Data2Text: Automated Text Generation from Structured Data

Established: September 1, 2016

The Data2Text (or Data-to-Text) project aims to automatically generate fluent and fact-based descriptions or utterances given data tables. Typical business applications for text generation include the generation of financial and sports news stories, the generation of product descriptions, the analysis and interpretation of business data, and the analysis and interpretation of Internet of Things data, etc. See below for a few Data2Text applications.

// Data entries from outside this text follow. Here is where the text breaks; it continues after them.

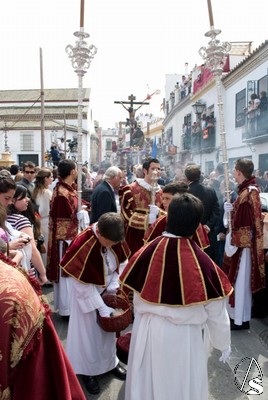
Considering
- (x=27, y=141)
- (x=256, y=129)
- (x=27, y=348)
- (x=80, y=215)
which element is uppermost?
(x=27, y=141)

Product Description Generation graphical user interface, application

Writing Assistant

Fact-based QA

Fact-based Conversation

Analytic Narrative Generation graphical user interface, application, Word

The mainstream methods of data-to-text generation include rule-based, template-based approaches and neural network-based approaches. Rule-based and template-based approaches are the mainstream approaches in the relevant applications, as they are clearly interpretable and controllable, making it easier to ensure the correctness of the generated text contents. However, how to create rules and extract high-quality templates require labor-intensive manual feature engineering. On the contrary, the neural network-based models are mainly data-driven, do not need too much human intervention, and can easily produce rich and smooth text description. However, users often can not directly manipulate the content generation and it is difficult to ensure that generated texts are faithful to their input data.

Fact-based Data-to-Text Generation

The Data2Text project aims to develop automated high-fidelity data-to-text generation technologies to address the shortcomings of template-based and the neural network-based approaches.